08 maio 2010

Essa questão da deputada residente em Paris

Revoada, agora, de argumentos que visam reclamar justeza para o pagamento de deslocações semanais a deputado que, por hipótese, resida em Pequim - porque não? E a tais argumentos grudam-se acusações de populismo, de demagogia e de até ignorância a quem se manifestou contra essa mordomia parlamentar (leia-se, por exemplo, a crónica que São José Almeida publica hoje no diário Público, onde àquelas mesmas acusações sugere indirectamente que se acrescentem as de machismo e de fobia a artistas, a pessoas de sucesso e a políticos independentes...

Claro que se sabe que os deputados, por força do que está à cabeça no respetivo Estatuto, representam todo o País, e não os círculos por que são eleitos, mas, àparte esse estatuto de representação geral, eles não deixam de deputar e de delegar apenas e só pelos respetivos círculos, como decorre do mecanismo das suas eventuais substituições - tanto assim que não haverá substituição se já não existirem candidatos efectivos ou suplentes não eleitos na lista do deputado a substituir... Representação do país é uma coisa, deputação e delegação é outra.

Também se sabe que o facto dos eleitos, que deputam e delegam pelos círculos, passarem a representar "todo o país" e não apenas o seu círculo, decorre isso da filosofia que subjaz à proibição da formação ou existência de partidos regionais, coisa que manifestamente assim se desmotiva para que tais formações não surjam sob formas encapotadas ou tendenciais. Mas, independentemente do carácter nacional da representação política do deputado, não é alheio à deputação de interesses e à delegação dos interessados o "trabalho político" do deputado que só pode ser entendido preferencialmente como aquele que é feito no círculo que o elegeu.
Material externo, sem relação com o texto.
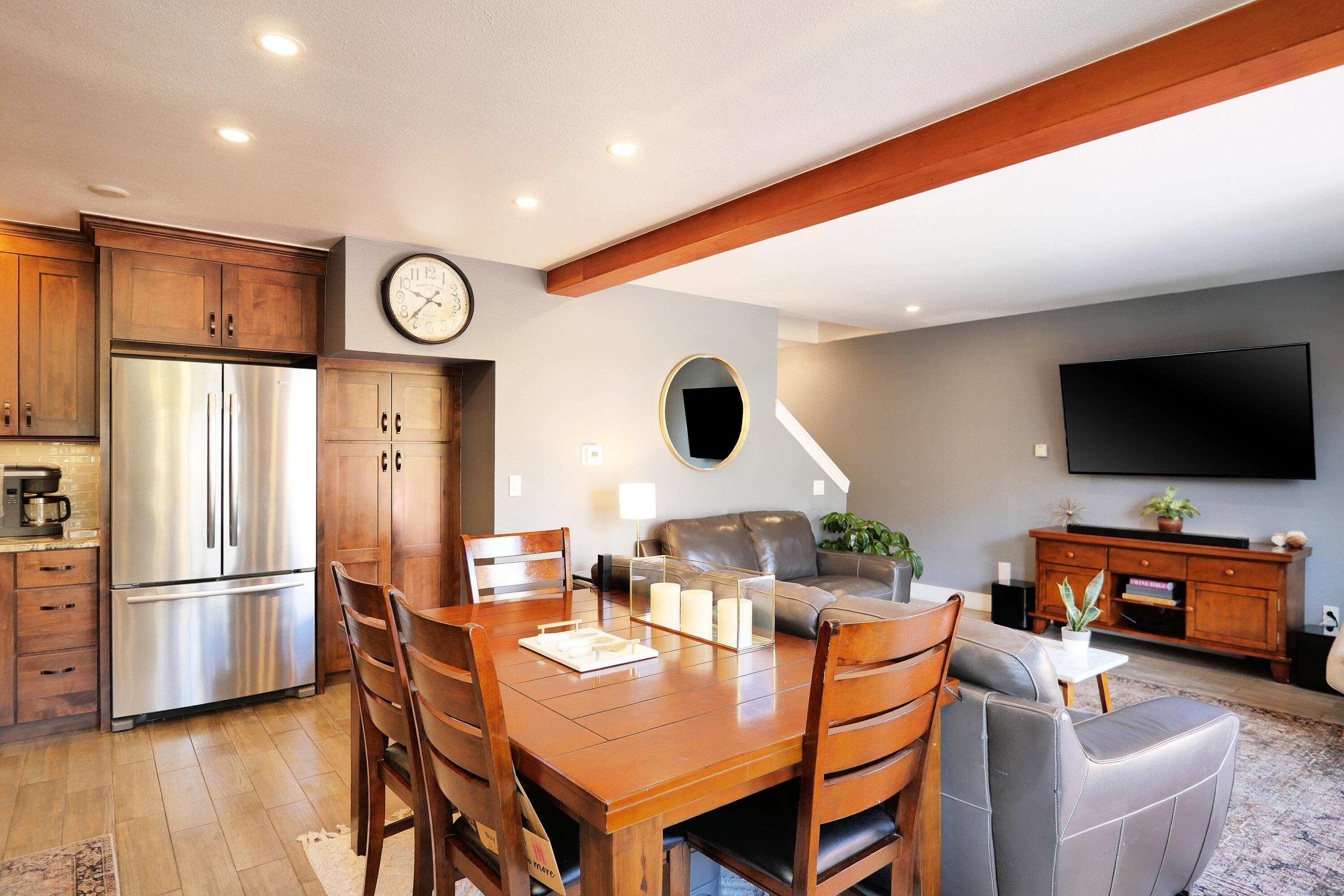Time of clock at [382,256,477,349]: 9:37
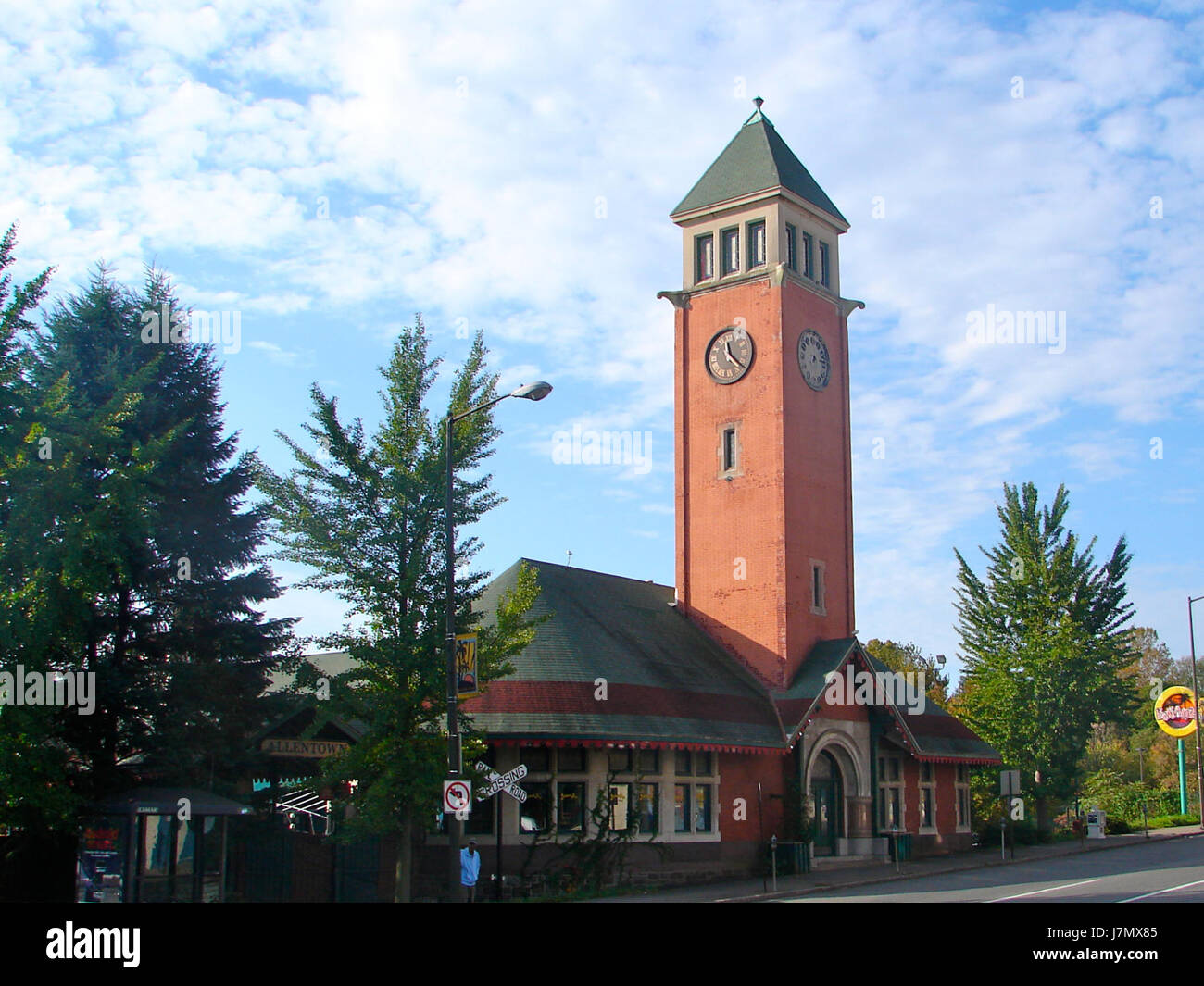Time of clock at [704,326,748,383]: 11:21
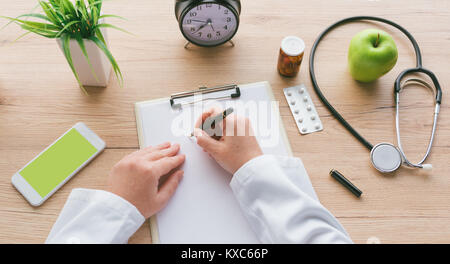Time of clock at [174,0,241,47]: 7:46
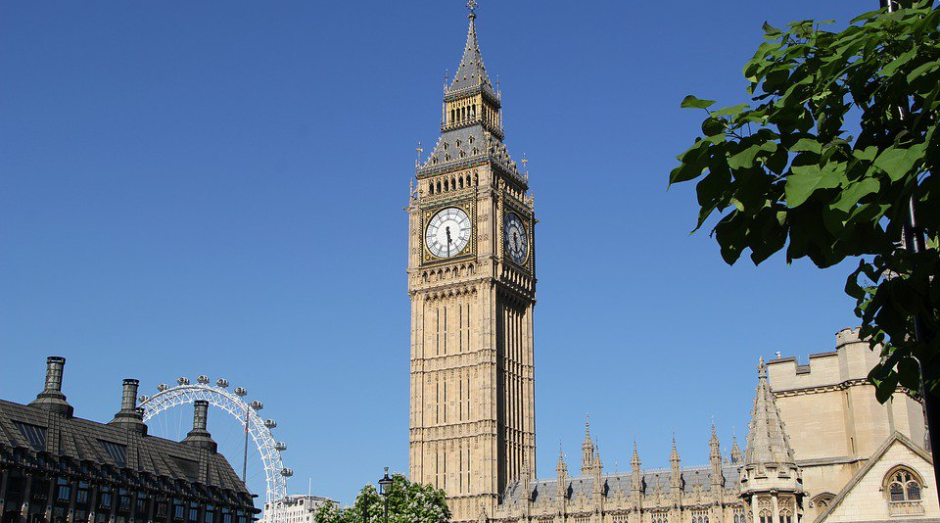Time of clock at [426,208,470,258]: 5:29
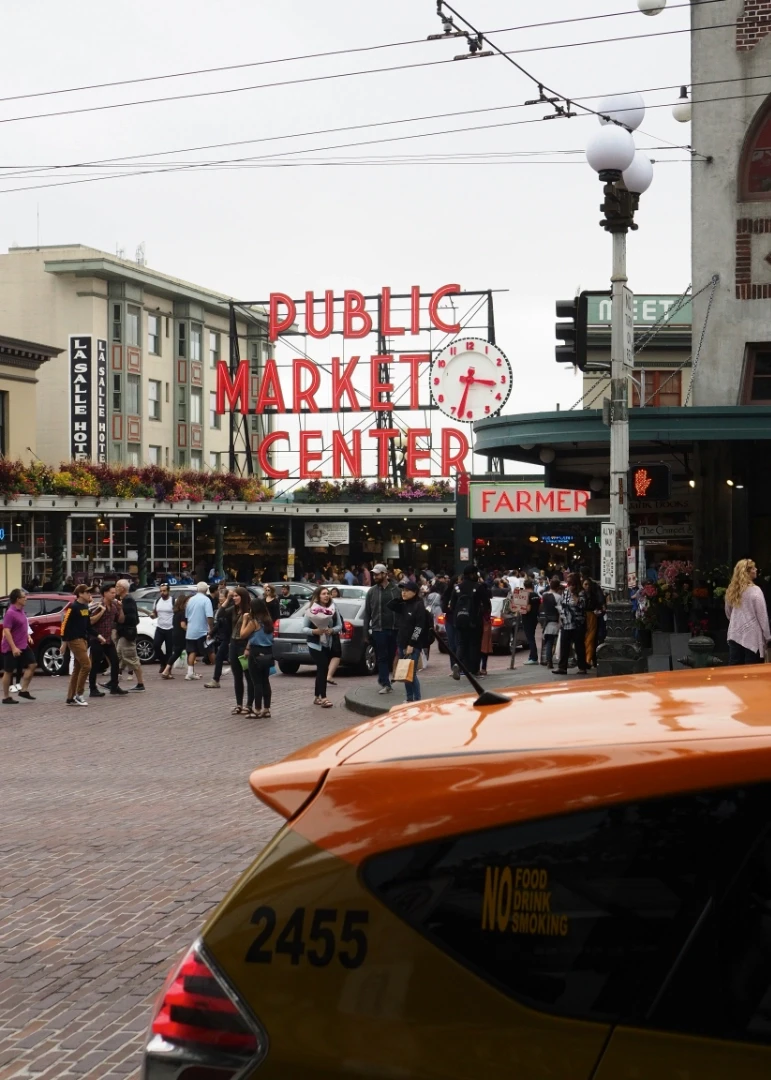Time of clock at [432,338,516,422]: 3:32
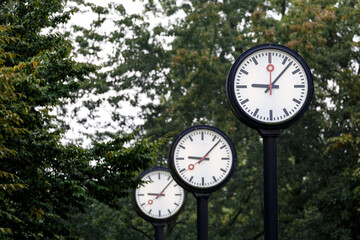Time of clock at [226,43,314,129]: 9:07
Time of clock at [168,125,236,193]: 9:07
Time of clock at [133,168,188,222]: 9:07
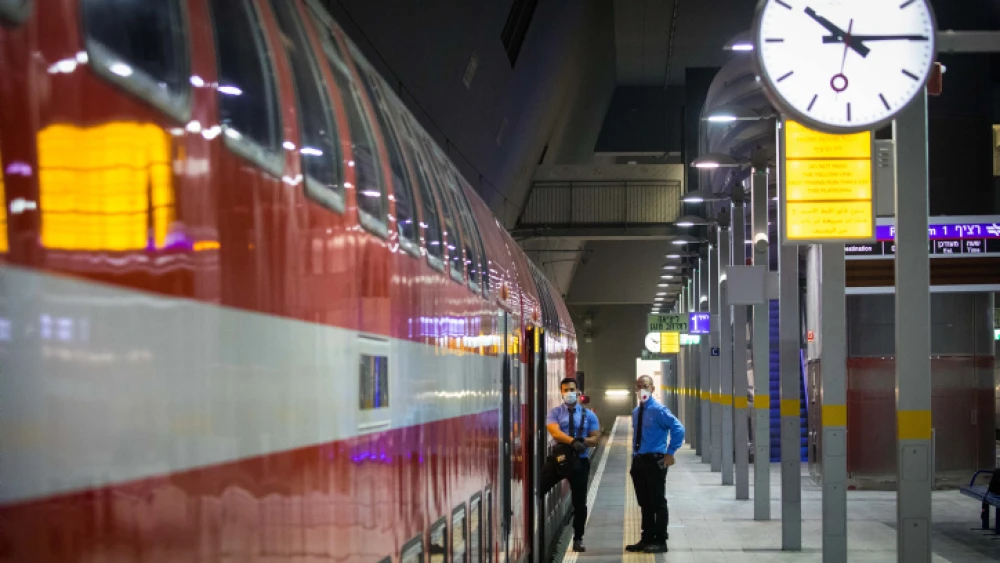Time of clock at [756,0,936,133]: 4:14
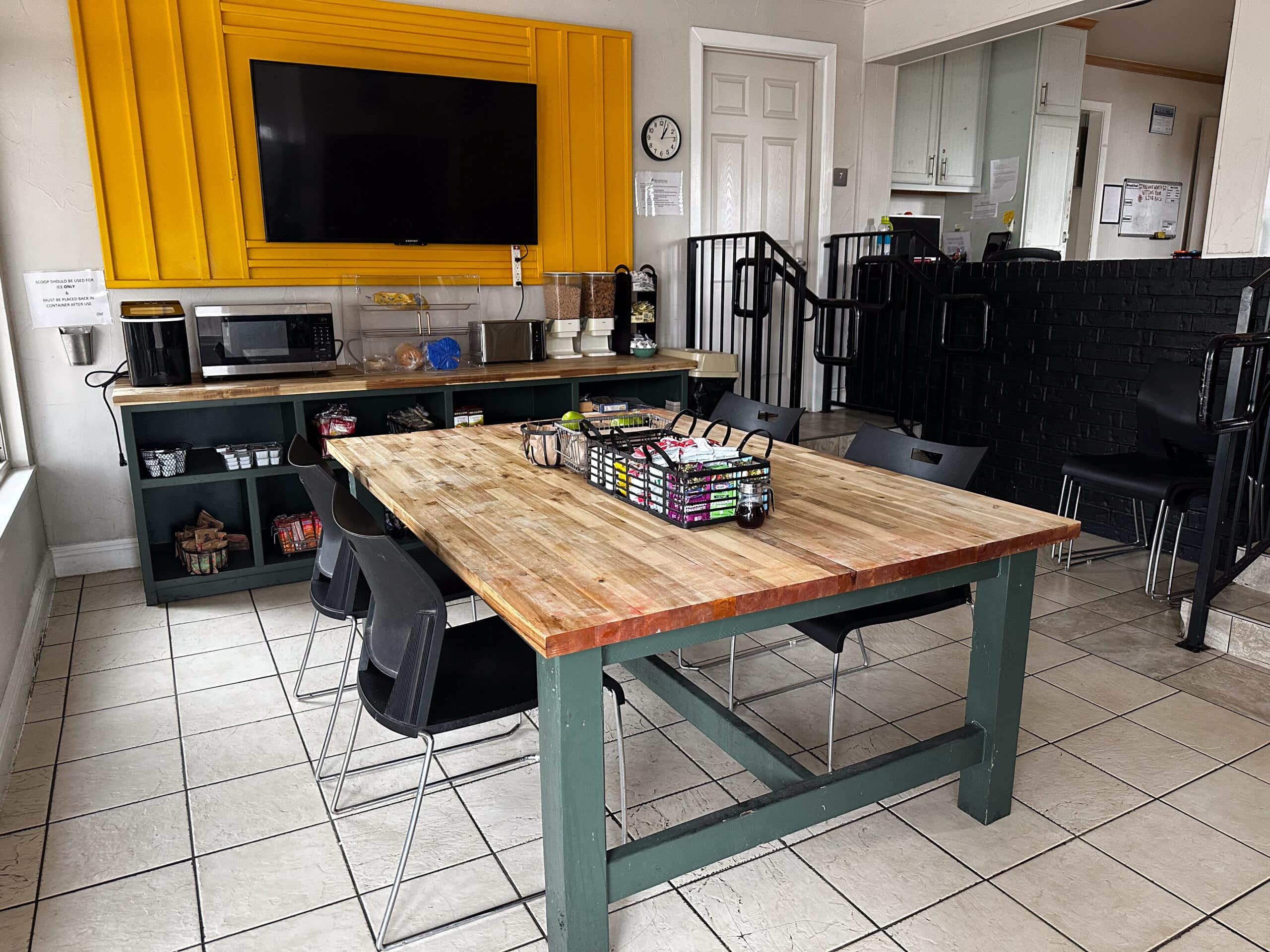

E é por aqui que surge uma questão de razoabilidade quer logo do candidato a deputado, quer do partido que o alicia (seja seu militante ou independente) quanto a compatibilidade entre círculo pelo qual deputa e delega, e local de residência efectiva.

É a exigência de que tal compatibilidade seja razoável, que torna absurda a hipótese de, alguma vez, os 230 deputados portugueses residirem todos em Paris (se um pode, porque não os outros todos num parlamento absurdo?), como também, sendo já tão difícil aceitar-se que alguém residente em Coimbra depute e delegue pelo Algarve, fica dificultado entender-se que um deputado, ainda que seja um só, eleito por Lisboa, possa justificar residência permanente em Pequim ou, pior, em aldeia perdida numa floresta da Indonésia à qual tenha se deslocar semanalmente no sábado e domingo, a tempo de na segunda justificar o trabalho político no círculo que o elegeu. É essa mesma razoabilidade entre círculo e residência que leva a agenda parlamentar a reservar por regra aos deputados todas ou cada um das segundas-feiras para Contacto com o Eleitorado e que é o seu “trabalho político” marcado prévia e previsivelmente. Não se trata, pois, de benefício de um fim-de-semana prolongado, pelo que se o deputado não contacta à segunda-feira com o eleitorado, e este não se confina propriamente a uma tripulação de avião, entra em falta grave.

Pelo nosso lado, na crítica aqui feita à mordomia parlamentar da deputada residente em Paris mas eleita por Lisboa, estava implícita a referência a essa falta de razoabilidade do partido que a convidou para a lista X em função da, pelos vistos, imperativa residência Y, e também à falta de razoabilidade da aceitante de tal contrato impensável para os 230 deputados ao mesmo tempo. E o que aqui se escreveu, obviamente que se aplica, por maioria de razão, aos deputados eleitos pelos dois círculos da emigração embora neste caso a razoabilidade possa ser mais fina que o azeite. Mas aí entra em campo a consciência e a qualidade moral de cada um.